Swiss pianist and musician

Sylviane Deferne (born 1965 in Geneva, Switzerland) is a Swiss pianist and musician.

==Early musical education==
Deferne started studying the piano in the Geneva Conservatory of Music of her hometown of Geneva, and she soon won first prize of virtuosity with distinction. She won several international competitions, including first prize unanimously at the Frank Martin Competition in the Netherlands, and second prizes in the international competitions at William Kapell in the United States and in Cologne, Germany.

==Career==
Deferne has had engagements as a soloist in Europe and the US. She has partnered in ensembles including Orchestre de la Suisse Romande, the Orchestre de Chambre de Lausanne, National Symphony Orchestra in Washington, D.C., and the Montreal Symphony Orchestra.

==Recordings==
Recordings have been made under the labels of Cascavelle and R.E.M. Under the Decca label, the Concerto for Two Pianos by Poulenc was recorded in collaboration with Pascal Rogé and the New Philharmonia of London, conducted by Charles Dutoit. She had three discs produced by Radio-Canada.

==Performances==
Reviews on her interpretation of music by Bach, Schubert, Brahms, Karol Szymanowski, Chopin, Grieg and Rachmaninoff have been published.

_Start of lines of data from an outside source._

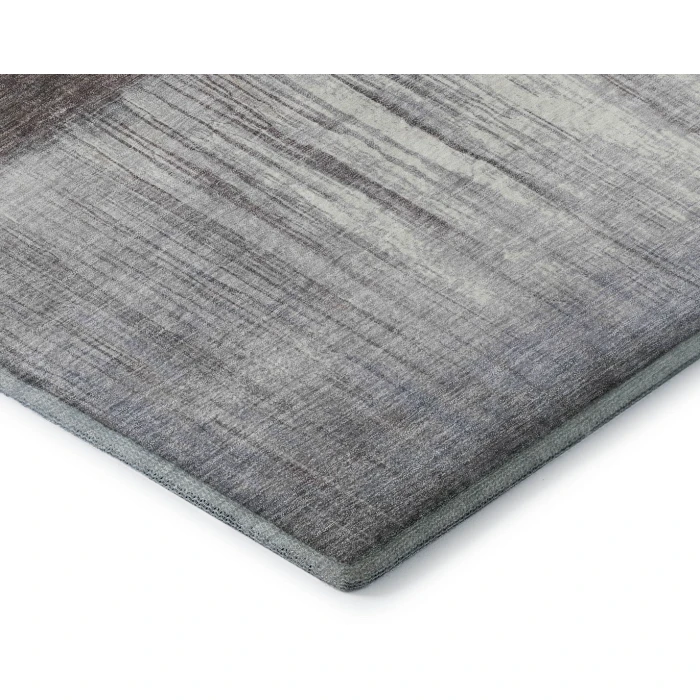 Addison Mayfield Orange AMF2118 2ft. 3in. x 7ft. 6in. Rect. Rug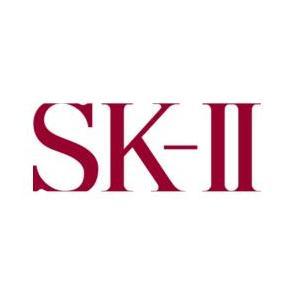 Sk-Ii Pitera Infinitaura Essentials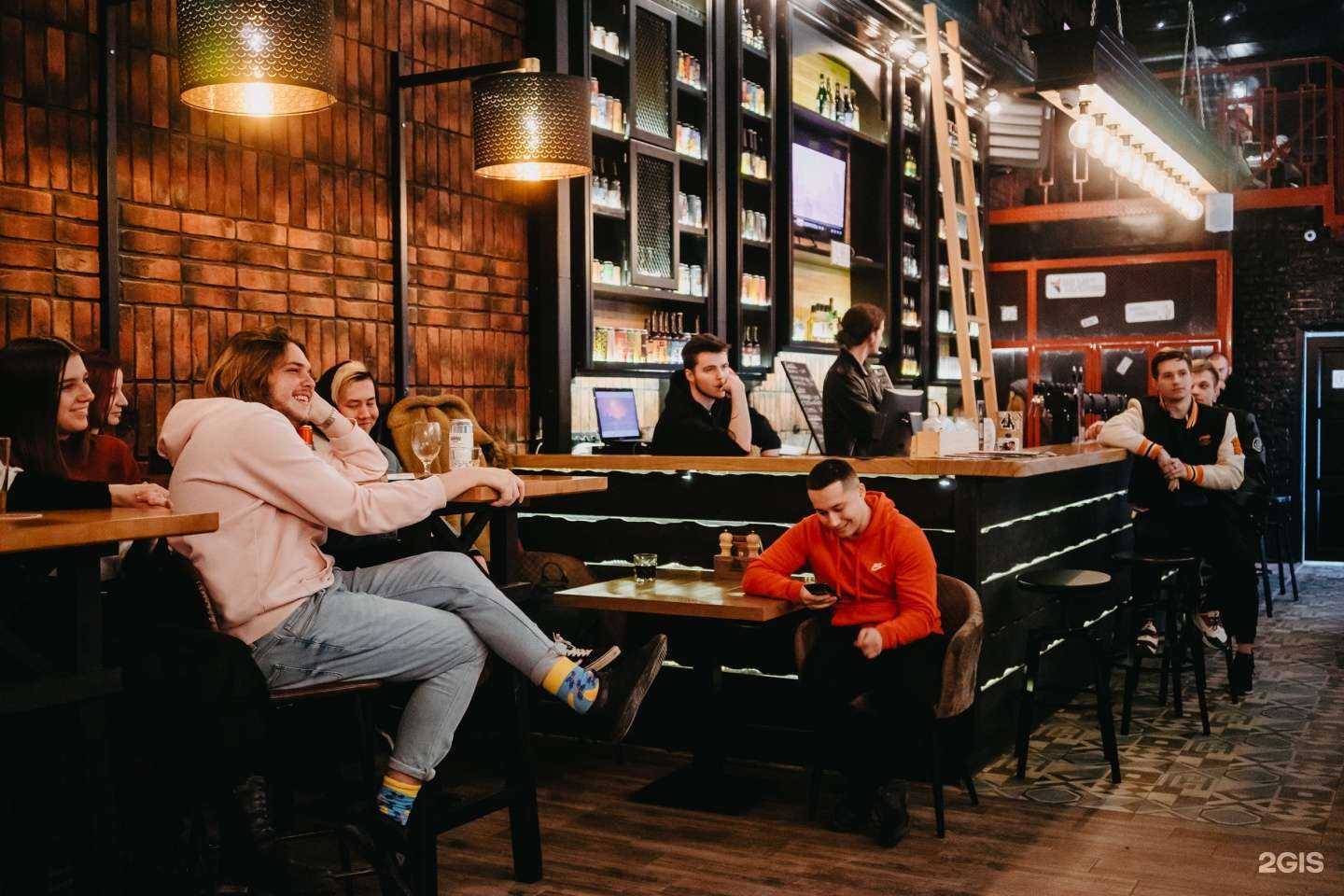 Отзывы на компанию Factory в Оренбурге c фото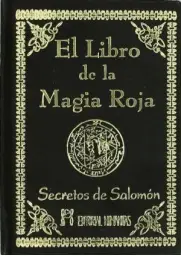 Imagen del producto 9788479102418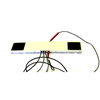 Force Tapping Board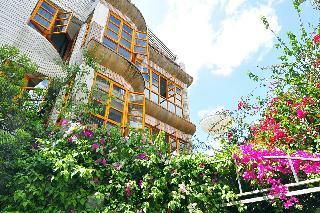 Mulan Guest House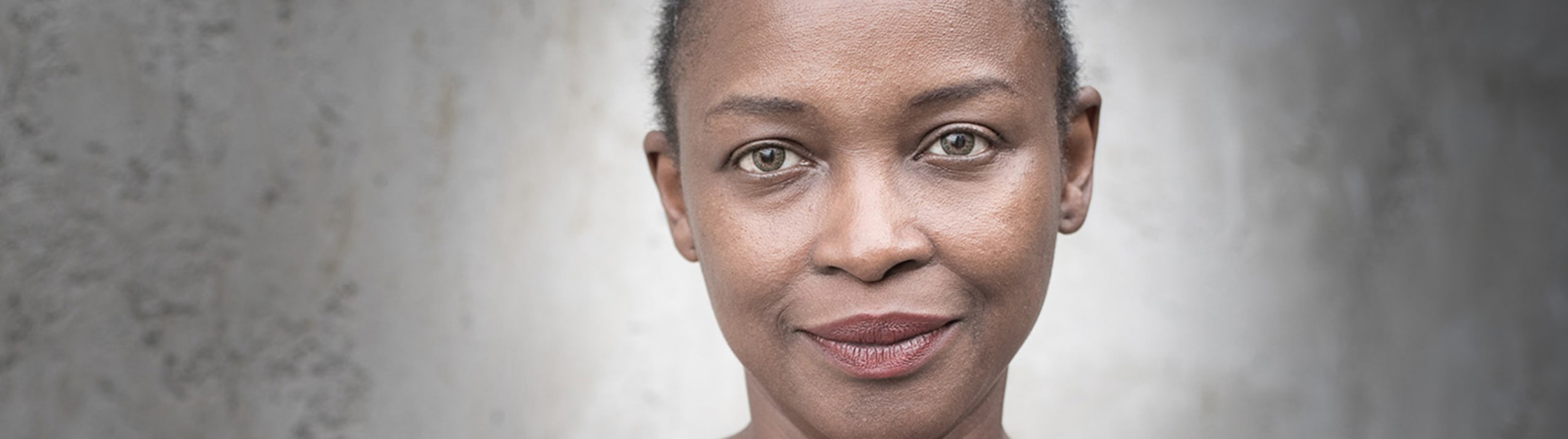 Read more about From the archive: Koyo Kouoh’s first Art Basel 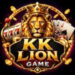 KK Lion Game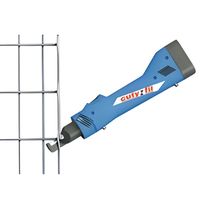 Alicate Eletrico Cortador CM559547 Legrand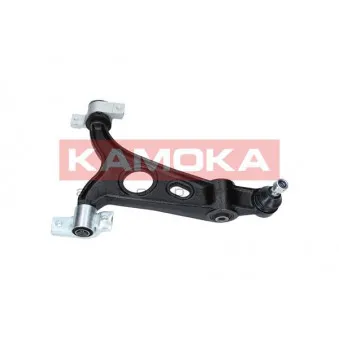 Triangle ou bras de suspension (train avant) KAMOKA OEM 60686892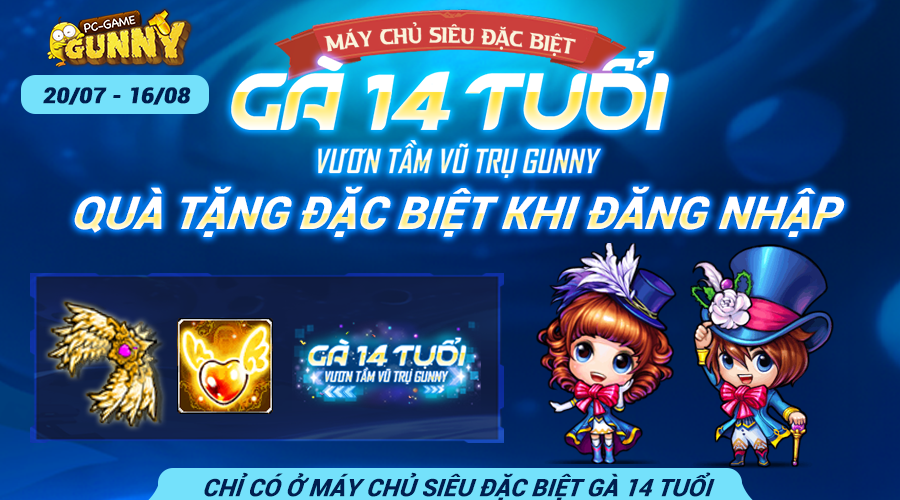 Code Legends of Speed mới nhất 12/2023 - Cách nhập code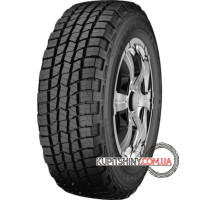 Petlas Explero PT421 A/T 215/80 R15 102S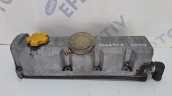 nissan vanette 2000 çıkma külbütör kapağı (son fiyat)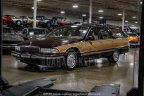 Thumbnail Photo 2 for 1996 Buick Roadmaster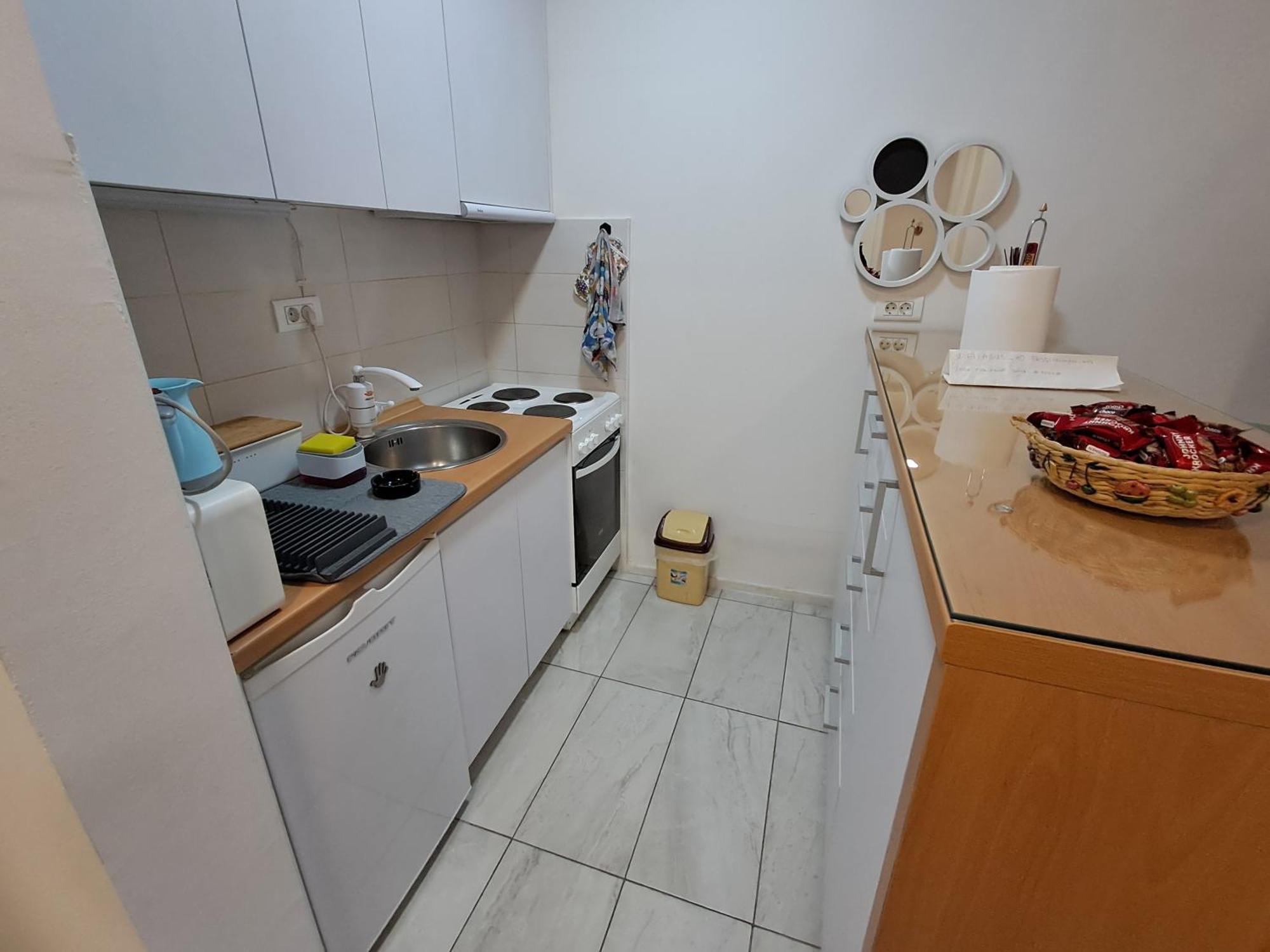 Damjan'S Place 2025 สโกเปีย ภายนอก รูปภาพ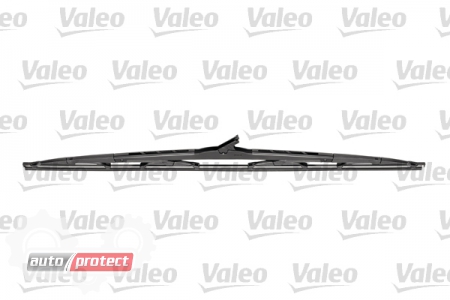  5 - Valeo Compact 576103   650/400 2 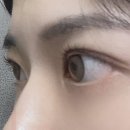 8/27~9/25 한은지의 일상..
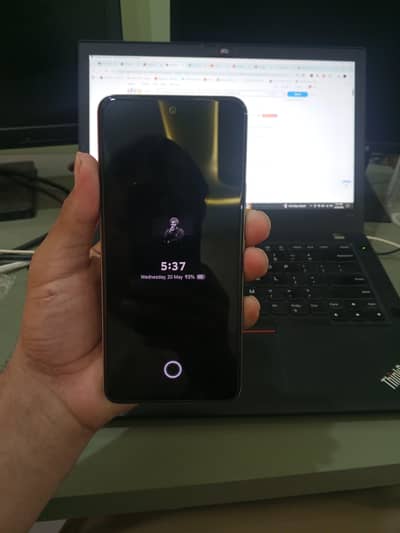 Vivo y200 for Sale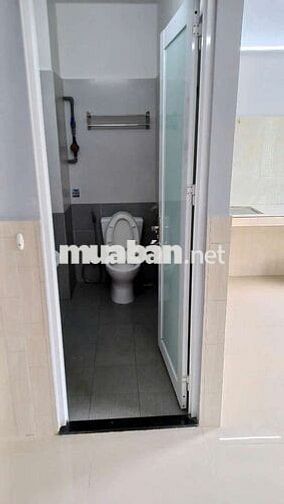 Cho thuê phòng trọ cao cấp có máy lạnh giá rẻ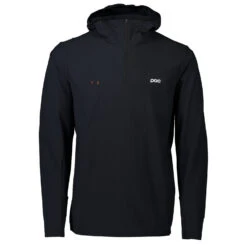 POC - Mantle Thermal Hoodie - Veste De Cyclisme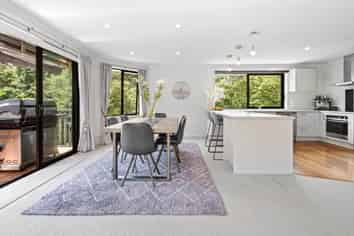 6 Lilicoe Lane, Kensington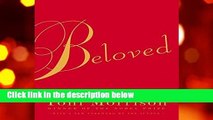 [FREE] Beloved (Vintage International)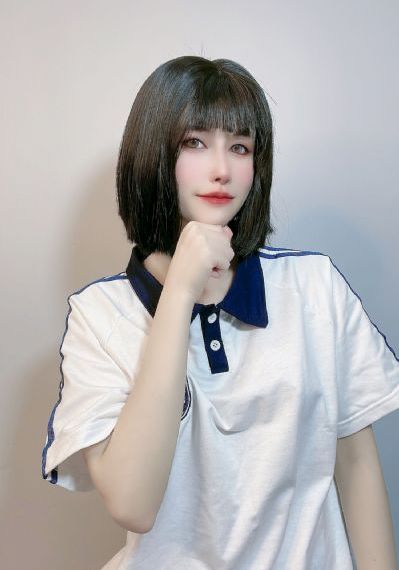 秒差距是一种什么单位
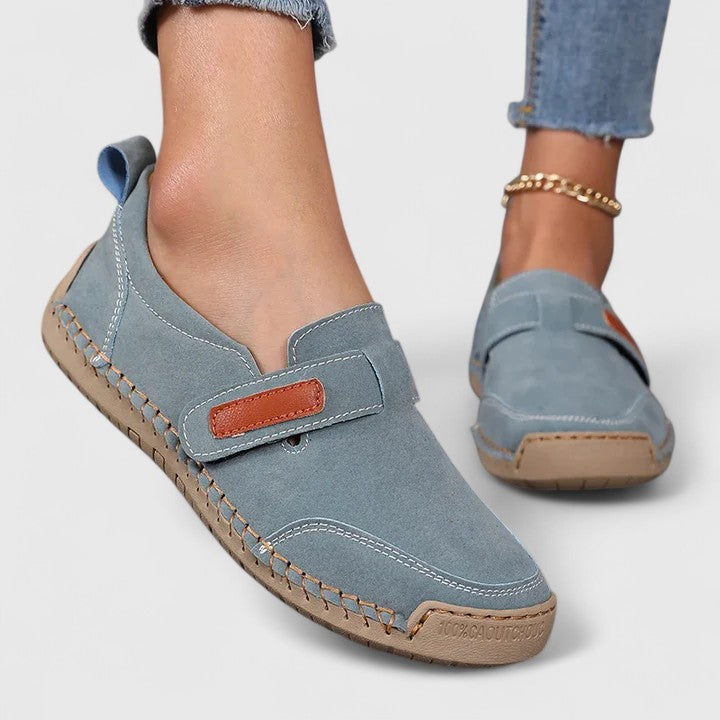 | Orthopedic Shoes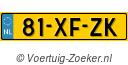 81XFZK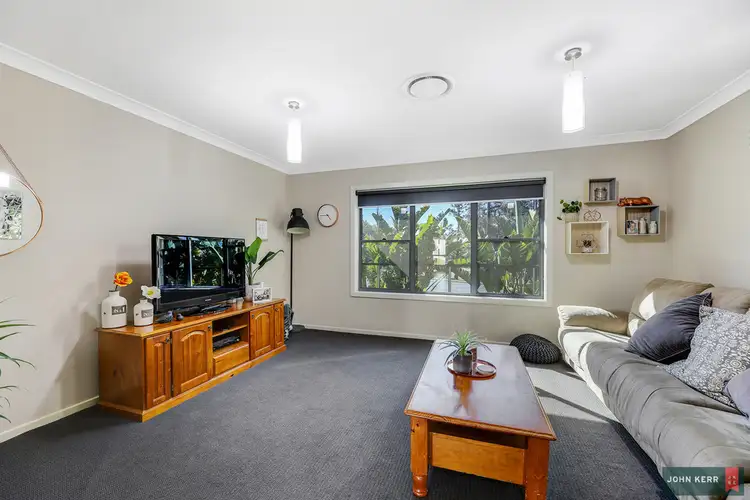 Fourth view of Homely house listing, 23 Tovell Street, Newborough VIC 3825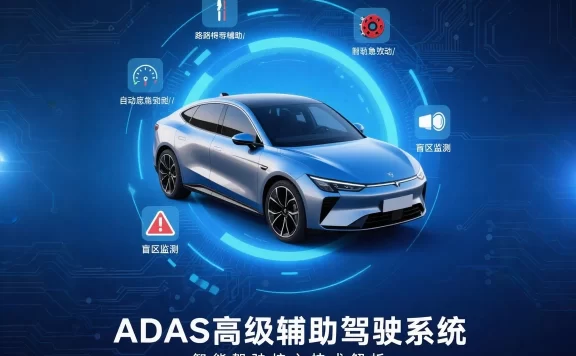 🟥[SVIP·专享] 最全汽车·ADAS高级驾驶辅助系统 专业软件测试培训教程资料（175.8G）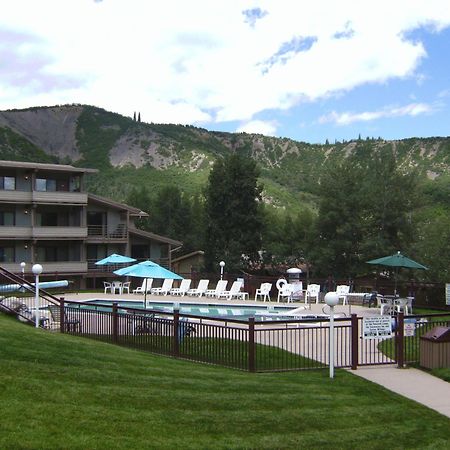 Pokolodi Lodge Snowmass Village Facilități foto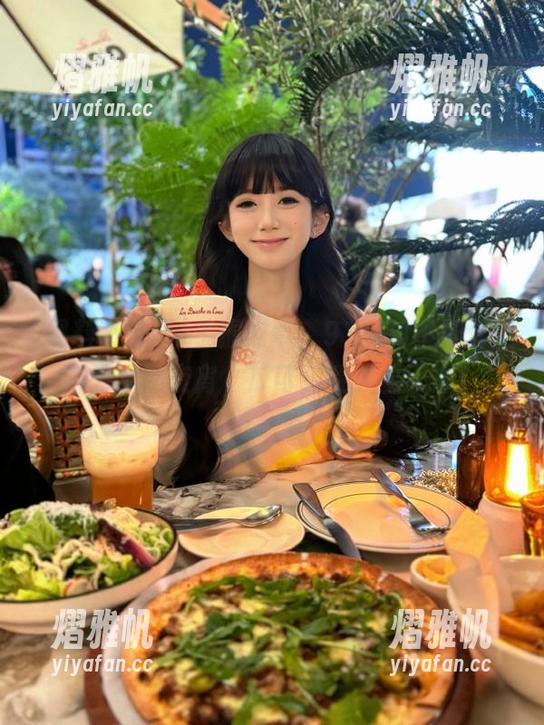 黑料不打烊 手握安卓,91黑料不打烊便成为我的夜宵,瓜可见我人生百态!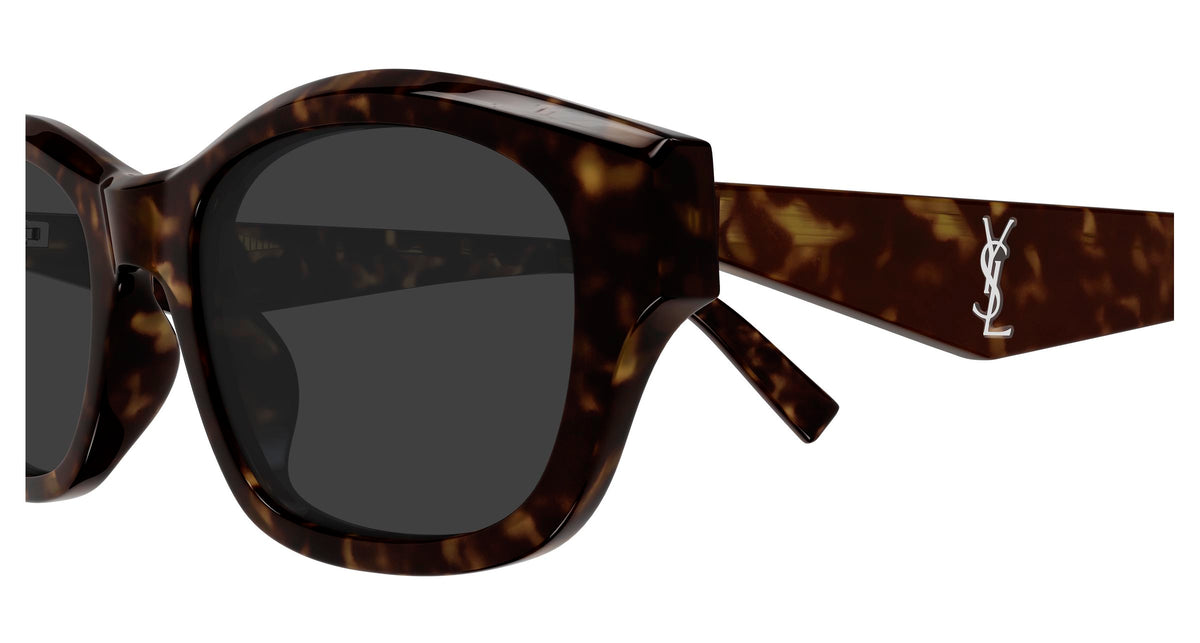 SAINT LAURENT SL M172/F 002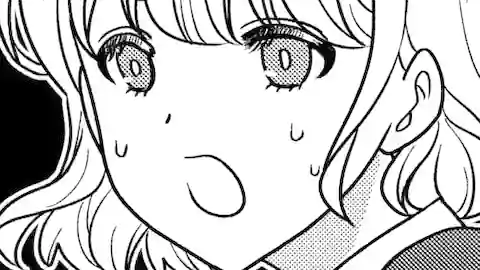 Thumbnail of Chapter 40.1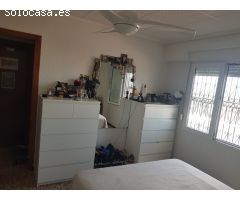 Chalet en Venta en La Marina, Alicante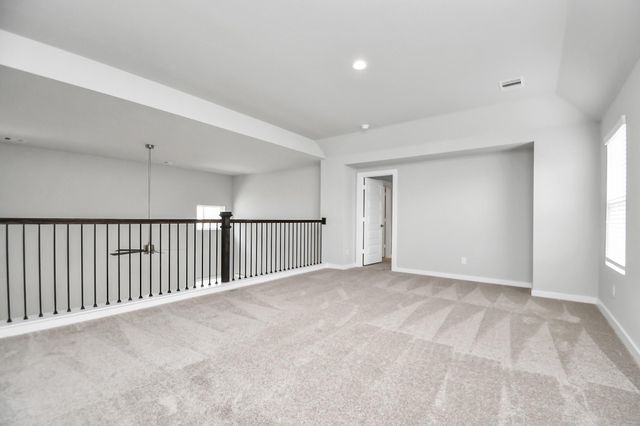 18518 Athena Flower Drive, Fresno, TX 77545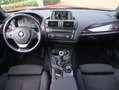 BMW 116 1-serie 116i M-Sport 136pk 18"/Sportchass/Stoelver Rot - thumbnail 3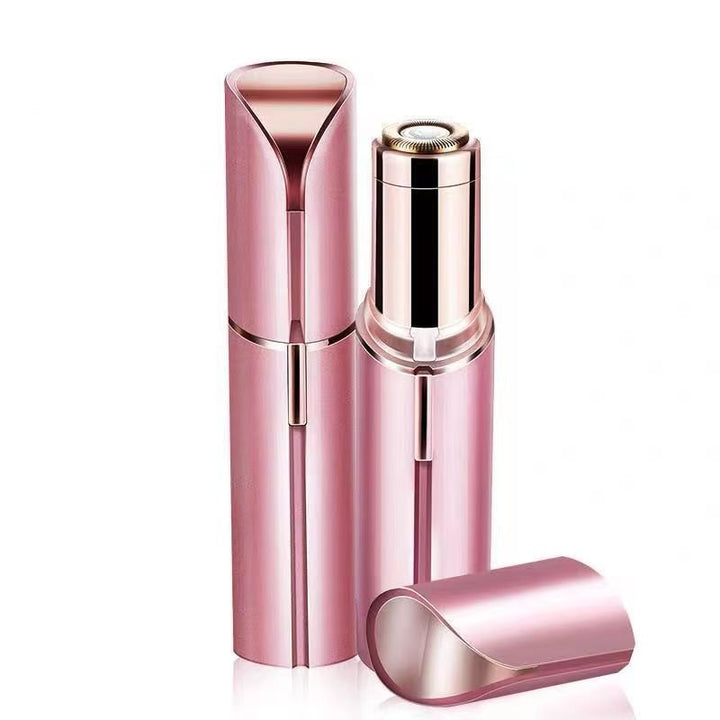 Facial Hair Remover for Women - US Stores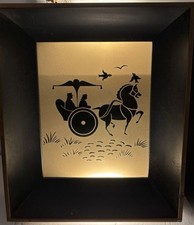 metal work painting for sale metal work painting for sale Hamlin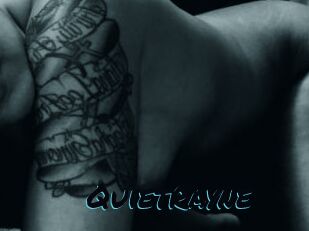 QuietRayne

Deferne has toured in Germany, France, Romania, Korea, Canada and various cities in Switzerland. She also plays chamber music; with the Trio Ceresio, which she joined in 2007, she regularly performs in Switzerland, and toured in Japan.

In May 2008, Deferne was invited to perform as a soloist with the Orchestra della Svizzera Italiana in Switzerland, with the Concerto No.1 by Frank Martin. She teaches classes of professional piano at the Haute Ecole de Musique in Geneva in the Conservatories at Neuchâtel and Geneva.